Dieses Mal drei Mordmerkmale

Die Richter finden gleich drei Mordmerkmale: niedrige Beweggründe, die Verwendung eines gemeingefährlichen Mittels und Heimtücke.

Bei dem Urteil vor mehr als zwei Jahren war das Landgericht Berlin noch davon ausgegangen, dass erst eine Sekunde vor der Tat ein entsprechender Tötungsvorsatz gefasst wurde. Als nämlich die Männer in die Unfallkreuzung hineinfuhren, hätten sie nach Feststellung des Landgerichts keine Möglichkeit mehr gehabt, den Unfall zu verhindern. Doch der BGH sah diesen Zeitpunkt für den Vorsatz nicht mehr fassbar ab.

Das Gericht wertete dieses Mal das Geschehen in Etappen, um den Zeitpunkt des Tötungsvorsatzes zu lokalisieren. Der Vorsatz wuchs an – und zwar vom “Start” über das “Rennen” zum “Ergebnis (Crash)”.

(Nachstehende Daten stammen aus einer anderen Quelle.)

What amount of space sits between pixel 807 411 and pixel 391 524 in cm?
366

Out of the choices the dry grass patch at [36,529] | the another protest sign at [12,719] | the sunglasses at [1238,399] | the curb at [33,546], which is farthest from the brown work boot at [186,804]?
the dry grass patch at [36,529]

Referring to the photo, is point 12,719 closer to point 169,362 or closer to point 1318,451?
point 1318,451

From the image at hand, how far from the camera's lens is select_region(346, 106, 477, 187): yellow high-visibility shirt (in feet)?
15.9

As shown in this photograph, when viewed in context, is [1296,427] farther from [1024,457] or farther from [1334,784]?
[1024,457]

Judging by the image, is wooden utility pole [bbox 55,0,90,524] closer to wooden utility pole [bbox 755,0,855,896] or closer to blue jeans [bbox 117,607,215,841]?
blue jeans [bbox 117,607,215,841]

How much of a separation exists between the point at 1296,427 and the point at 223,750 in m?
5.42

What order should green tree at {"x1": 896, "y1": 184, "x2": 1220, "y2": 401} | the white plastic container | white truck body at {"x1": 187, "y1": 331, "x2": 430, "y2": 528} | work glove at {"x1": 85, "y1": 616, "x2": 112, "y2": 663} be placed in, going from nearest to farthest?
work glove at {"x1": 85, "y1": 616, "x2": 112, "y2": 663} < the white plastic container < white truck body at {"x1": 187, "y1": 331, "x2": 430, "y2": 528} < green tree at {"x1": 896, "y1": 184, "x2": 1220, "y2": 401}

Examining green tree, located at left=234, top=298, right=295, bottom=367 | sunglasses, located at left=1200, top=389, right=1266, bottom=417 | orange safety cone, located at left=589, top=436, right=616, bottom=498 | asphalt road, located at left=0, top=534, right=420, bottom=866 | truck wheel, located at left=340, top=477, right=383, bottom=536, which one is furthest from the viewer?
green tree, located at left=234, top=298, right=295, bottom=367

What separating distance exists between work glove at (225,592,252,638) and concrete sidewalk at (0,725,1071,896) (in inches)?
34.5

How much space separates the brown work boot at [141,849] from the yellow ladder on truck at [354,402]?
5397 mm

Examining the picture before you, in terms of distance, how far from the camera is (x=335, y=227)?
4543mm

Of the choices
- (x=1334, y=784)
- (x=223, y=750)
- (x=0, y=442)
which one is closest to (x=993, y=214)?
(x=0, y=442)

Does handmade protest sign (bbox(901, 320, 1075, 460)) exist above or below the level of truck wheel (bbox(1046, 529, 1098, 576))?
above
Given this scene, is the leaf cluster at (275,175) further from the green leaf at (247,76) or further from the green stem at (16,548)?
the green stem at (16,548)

Der Bürger und die Politik schreien und die Gerichte folgen

Es scheint so, als ob hier das Gericht der Öffentlichkeit und der Politik gefallen will. Ich kann hier immer noch nicht den Tötungsvorsatz und vor allem ein Mordmerkmal erkennen. Mögen mich jetzt diejenigen steinigen wollen, die das nicht verstehen wollen. Es geht nicht um die Höhe der Strafe. Es geht mir um den Tatbestand.

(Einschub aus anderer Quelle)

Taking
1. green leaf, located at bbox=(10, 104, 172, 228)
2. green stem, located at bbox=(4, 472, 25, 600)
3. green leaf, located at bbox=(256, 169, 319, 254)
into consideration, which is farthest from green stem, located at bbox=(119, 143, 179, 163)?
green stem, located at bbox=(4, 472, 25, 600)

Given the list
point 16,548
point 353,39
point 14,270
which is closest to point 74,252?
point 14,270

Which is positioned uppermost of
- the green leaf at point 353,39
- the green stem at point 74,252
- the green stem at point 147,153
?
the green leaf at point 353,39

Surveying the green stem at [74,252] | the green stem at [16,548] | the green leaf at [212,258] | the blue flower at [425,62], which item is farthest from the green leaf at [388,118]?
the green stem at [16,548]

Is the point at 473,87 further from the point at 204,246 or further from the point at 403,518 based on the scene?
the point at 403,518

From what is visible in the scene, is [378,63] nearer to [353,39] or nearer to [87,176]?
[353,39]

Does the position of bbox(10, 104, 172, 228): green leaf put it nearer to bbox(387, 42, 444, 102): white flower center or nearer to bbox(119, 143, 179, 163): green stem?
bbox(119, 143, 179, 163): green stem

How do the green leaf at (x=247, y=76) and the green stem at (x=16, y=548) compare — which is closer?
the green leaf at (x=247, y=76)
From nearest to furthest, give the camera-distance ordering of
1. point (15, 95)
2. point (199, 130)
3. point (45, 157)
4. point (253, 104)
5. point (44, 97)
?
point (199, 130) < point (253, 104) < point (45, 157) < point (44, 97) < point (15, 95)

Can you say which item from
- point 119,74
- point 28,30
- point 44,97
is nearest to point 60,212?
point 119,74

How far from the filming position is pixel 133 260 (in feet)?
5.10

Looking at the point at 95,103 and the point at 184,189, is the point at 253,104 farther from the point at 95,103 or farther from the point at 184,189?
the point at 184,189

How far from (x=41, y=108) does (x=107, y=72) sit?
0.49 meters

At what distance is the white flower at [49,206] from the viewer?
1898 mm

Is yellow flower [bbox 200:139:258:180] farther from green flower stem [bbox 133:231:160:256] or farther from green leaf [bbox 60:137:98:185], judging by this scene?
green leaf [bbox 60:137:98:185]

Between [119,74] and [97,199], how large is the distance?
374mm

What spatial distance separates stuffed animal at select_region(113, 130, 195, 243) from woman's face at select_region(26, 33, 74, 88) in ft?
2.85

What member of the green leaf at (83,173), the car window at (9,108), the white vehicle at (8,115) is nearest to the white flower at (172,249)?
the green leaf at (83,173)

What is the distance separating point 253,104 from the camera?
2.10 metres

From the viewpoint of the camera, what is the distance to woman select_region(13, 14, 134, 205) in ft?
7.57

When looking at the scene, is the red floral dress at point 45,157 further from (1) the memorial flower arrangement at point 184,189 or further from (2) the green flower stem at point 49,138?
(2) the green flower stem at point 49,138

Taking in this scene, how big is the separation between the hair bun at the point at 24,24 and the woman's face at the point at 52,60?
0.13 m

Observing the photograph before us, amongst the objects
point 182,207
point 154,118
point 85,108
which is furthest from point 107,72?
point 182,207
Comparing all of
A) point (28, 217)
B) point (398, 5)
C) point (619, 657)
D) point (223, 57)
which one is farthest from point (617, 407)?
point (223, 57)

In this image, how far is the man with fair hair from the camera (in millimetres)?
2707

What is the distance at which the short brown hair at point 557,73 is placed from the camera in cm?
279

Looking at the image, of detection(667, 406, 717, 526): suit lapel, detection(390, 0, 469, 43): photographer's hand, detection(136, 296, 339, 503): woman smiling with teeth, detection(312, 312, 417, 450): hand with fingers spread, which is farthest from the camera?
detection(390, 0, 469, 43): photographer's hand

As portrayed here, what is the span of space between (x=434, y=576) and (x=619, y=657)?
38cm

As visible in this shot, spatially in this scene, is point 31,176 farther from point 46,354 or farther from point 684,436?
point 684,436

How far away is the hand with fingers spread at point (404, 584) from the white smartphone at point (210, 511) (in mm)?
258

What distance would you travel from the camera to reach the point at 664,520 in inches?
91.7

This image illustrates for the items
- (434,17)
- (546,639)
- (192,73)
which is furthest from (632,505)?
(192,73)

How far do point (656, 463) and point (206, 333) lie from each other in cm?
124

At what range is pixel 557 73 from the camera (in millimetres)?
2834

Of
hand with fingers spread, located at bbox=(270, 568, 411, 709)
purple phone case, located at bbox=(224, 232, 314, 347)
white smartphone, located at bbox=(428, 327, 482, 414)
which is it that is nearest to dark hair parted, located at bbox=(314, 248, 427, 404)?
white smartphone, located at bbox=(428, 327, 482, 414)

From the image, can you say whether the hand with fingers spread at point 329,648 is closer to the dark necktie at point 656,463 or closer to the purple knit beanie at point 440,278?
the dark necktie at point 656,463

Ich kann doch auch nicht aus einem Raub, begangen durch einen Kickboxer, einen besonders schweren Raub machen, weil ich den Kickboxer als angewandte Waffe sehe.

Der Zeitpunkt des Vorsatzes zur Tötung eines Menschen ist mir zu konstruiert. Es zeigt mehr auf, dass hier das Gericht der Öffentlichkeit und der Politik gefallen will. Das kann aber nicht unsere Rechtsprechung sein.

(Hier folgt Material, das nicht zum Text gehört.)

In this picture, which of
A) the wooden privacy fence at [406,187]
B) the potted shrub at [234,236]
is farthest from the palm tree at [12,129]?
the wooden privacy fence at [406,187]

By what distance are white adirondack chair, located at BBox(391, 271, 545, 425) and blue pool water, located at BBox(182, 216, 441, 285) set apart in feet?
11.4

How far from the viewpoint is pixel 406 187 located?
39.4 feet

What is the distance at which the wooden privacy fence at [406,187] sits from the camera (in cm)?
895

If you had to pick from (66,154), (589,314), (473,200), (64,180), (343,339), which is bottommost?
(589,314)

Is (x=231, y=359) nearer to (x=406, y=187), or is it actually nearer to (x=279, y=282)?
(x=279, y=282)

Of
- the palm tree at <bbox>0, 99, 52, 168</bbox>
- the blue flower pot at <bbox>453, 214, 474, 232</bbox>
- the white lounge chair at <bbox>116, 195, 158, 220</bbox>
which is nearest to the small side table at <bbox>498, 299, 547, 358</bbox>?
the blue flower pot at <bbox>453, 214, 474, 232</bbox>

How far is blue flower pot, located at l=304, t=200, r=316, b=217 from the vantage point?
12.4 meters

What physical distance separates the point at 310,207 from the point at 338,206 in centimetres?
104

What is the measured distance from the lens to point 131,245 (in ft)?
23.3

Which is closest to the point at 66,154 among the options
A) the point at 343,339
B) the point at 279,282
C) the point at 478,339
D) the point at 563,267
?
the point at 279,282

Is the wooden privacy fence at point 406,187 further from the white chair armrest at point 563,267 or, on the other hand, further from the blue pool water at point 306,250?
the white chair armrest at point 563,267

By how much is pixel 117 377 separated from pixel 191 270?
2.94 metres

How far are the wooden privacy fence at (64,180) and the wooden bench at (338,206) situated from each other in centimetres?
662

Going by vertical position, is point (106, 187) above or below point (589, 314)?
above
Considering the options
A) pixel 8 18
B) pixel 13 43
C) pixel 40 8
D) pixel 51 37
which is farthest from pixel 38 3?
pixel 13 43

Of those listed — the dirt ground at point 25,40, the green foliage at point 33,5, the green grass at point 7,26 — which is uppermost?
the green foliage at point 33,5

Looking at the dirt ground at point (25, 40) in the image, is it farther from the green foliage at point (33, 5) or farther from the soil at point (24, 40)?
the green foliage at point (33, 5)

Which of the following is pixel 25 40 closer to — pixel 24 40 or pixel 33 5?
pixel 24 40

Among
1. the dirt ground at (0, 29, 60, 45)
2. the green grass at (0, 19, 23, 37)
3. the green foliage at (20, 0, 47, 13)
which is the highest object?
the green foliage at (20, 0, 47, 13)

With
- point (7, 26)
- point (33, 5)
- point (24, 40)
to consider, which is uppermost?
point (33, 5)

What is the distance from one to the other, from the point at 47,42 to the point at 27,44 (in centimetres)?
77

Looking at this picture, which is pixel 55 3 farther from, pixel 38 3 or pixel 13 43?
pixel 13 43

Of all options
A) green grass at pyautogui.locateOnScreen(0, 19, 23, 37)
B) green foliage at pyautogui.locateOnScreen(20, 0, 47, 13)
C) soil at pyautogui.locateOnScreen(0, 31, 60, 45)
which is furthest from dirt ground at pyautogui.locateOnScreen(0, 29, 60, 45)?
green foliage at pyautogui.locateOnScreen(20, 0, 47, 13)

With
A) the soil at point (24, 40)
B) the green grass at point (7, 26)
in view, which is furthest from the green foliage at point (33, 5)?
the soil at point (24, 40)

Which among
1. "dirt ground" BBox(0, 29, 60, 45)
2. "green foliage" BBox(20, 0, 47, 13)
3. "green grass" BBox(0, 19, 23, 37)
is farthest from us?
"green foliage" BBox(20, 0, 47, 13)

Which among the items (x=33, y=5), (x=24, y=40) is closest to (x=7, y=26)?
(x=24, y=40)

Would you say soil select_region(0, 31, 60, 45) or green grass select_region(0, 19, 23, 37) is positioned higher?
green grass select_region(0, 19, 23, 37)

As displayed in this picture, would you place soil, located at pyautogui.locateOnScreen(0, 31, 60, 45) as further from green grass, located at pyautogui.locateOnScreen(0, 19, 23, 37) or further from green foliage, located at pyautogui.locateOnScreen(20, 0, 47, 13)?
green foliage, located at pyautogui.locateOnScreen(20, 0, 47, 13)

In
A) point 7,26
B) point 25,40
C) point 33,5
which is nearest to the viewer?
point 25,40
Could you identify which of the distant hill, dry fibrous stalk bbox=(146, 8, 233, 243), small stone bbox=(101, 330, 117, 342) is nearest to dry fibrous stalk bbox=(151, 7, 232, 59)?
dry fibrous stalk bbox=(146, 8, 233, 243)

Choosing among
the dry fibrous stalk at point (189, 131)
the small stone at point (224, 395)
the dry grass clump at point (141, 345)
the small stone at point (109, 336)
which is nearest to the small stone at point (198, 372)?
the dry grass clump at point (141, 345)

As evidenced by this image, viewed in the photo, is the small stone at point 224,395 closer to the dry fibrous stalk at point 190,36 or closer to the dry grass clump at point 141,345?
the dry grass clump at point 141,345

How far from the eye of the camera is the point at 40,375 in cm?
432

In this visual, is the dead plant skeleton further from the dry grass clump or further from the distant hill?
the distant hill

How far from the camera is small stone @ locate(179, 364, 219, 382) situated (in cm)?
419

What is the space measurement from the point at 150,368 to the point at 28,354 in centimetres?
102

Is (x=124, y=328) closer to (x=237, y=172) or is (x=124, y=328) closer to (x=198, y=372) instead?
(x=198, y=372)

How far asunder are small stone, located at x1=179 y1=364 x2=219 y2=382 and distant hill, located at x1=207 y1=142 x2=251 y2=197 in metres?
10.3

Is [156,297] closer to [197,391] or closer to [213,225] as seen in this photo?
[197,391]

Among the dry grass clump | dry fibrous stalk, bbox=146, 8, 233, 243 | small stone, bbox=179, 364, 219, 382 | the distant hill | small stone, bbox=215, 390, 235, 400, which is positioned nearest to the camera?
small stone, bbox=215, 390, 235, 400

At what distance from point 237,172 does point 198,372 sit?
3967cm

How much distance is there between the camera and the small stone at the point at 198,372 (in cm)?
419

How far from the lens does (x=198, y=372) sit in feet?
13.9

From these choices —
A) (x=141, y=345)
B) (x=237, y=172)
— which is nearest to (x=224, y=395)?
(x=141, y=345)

Hier wird der BGH über die Urteilsgründe zu befinden haben. Wenn die Mordmerkmale gut begründet sind, dann wird der BGH das Urteil nicht aufheben. Wird der Bundesgerichtshof wegen der Lokalisierung des Zeitpunktes des Vorsatzes dem Landgericht folgen?

Wir werden gespannt schauen.

Doch was wäre mit folgendem Fall?

Einem Angeklagten wird vorgeworfen, am 30.09.2017 zwischen der Ortschaft Döteberg und Seelze Süd mit einem Blutalkoholwert von 1,68 Promille ein Kraftfahrzeug geführt zu haben. Hierbei soll er zudem nicht über eine gültige Fahrerlaubnis verfügt haben. Aufgrund alkoholbedingter Fahruntüchtigkeit, regnerischen Wetters, nicht angepasster Geschwindigkeit und Unachtsamkeit soll der Angeklagte mit dem von ihm gesteuerten Fahrzeug gegen einen Baum gefahren sein. Im Fahrzeug befanden sich zudem vier Kinder bzw. Jugendliche im Alter von 12, 15 sowie zweimal von 14 Jahren. Während drei der Mitfahrer aufgrund des Unfalls schwere Verletzungen erlitten, verstarb einer der 14-jährigen Jugendlichen am 03.10.2017 infolge seiner Verletzungen. (angeklagt vor dem Amtsgericht – Jugendschöffengericht – Hannover verhandelt unter dem Vorsitz von Richterin am Amtsgericht Kleimann am 18.04.2019, 09:00, Saal 2170 ein Verfahren wegen fahrlässiger Tötung, fahrlässiger Körperverletzung, Fahren ohne Fahrerlaubnis sowie Straßenverkehrsgefährdung)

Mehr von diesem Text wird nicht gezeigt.